The report found that nearly one third of parents (29 percent) in child care cases suffered from a disability, of which two thirds had mental health problems and most of the rest had cognitive impairment.

CLP chief executive Dr Carol Coulter said appropriate support for vulnerable parents, particularly parents with disabilities, could help keep children in their families and meet Ireland’s international human rights obligations.

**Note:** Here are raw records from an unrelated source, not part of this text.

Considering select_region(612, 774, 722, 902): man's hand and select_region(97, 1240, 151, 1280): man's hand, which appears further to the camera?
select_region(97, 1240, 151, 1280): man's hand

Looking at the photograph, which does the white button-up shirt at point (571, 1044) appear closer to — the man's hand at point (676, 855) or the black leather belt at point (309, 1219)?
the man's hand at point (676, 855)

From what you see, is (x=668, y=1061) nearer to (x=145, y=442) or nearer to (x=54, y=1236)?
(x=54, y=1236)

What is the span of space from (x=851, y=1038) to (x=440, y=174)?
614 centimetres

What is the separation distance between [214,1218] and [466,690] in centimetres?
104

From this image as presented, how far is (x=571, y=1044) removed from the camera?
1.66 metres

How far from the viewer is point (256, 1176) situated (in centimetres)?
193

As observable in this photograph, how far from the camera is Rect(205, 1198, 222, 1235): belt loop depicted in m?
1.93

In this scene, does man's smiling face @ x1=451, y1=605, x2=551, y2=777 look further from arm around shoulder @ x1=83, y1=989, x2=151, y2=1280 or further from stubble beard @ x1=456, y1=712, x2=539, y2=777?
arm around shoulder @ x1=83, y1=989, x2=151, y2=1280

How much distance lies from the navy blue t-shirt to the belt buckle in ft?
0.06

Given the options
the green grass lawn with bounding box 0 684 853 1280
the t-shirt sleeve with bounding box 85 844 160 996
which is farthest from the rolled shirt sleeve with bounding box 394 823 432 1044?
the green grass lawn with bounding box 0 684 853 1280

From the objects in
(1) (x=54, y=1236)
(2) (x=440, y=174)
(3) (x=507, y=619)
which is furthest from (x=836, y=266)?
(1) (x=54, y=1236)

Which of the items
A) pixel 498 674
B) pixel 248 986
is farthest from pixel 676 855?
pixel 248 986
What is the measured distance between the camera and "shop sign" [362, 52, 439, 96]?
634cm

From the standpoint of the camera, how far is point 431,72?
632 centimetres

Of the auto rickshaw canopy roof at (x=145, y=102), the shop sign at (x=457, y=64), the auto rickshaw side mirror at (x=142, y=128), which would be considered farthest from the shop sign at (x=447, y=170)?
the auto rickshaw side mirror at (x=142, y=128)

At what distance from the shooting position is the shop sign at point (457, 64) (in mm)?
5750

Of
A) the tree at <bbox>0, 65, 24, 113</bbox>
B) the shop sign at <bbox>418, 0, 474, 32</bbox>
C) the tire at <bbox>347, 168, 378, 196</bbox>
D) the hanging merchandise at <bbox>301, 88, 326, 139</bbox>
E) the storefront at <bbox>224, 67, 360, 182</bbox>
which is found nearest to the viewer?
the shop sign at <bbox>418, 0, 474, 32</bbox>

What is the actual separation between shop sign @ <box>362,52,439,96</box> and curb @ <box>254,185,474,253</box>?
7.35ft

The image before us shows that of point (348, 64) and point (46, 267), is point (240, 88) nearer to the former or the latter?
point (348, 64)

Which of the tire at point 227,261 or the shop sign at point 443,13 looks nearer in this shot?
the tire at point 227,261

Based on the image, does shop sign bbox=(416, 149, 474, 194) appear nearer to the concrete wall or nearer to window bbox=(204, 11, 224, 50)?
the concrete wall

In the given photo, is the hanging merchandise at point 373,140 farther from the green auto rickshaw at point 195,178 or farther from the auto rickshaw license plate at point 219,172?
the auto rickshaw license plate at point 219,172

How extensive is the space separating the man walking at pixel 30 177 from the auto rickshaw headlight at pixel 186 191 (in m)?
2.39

A CLP study of 38 district courts found that in more than 70 percent of these courts, child care cases are heard alongside other cases on often overcrowded dockets, despite the legal requirement that they be heard separately.

The report includes several anonymized case studies of children’s encounters with the legal system, including the two below.

Case Study One

It was about a boy with very serious behavioral problems, including an addiction to aerosols from the age of 10, an eating disorder and violent attacks on medical staff. He entered the care system at 14 and spent time in special care, detention and residential care. A psychologist concerned about his extreme emotional and behavioral problems found that both parents were unable to raise him due to his father’s health problems and domestic violence, as well as his mother’s traumatic past, alcohol and heroin abuse, and mental health problems.

When his case was reviewed, the district court concluded that the boy still had no Cams assessment and he was placed in a rest home because there was no suitable place available.

Practical example two

This case study concerned the making of full care orders for four young children from a family known to the Children and Families Agency for some time. All four had experienced serious adverse childhood events, their mother received extensive support and a safety plan was put in place for the children.

The agency’s concerns were that the family’s situation had “dramatically” deteriorated after the mother became involved with a man with a serious criminal record. In one case, while the mother and children were in a car with the mother’s friend, her boyfriend chased them and rammed their car. In another case, after he was arrested following a serious domestic violence incident, there were serious attacks on a mother’s home, including a bombing of her car. The custody orders were made based on evidence from social workers, police officers and a clinical psychologist.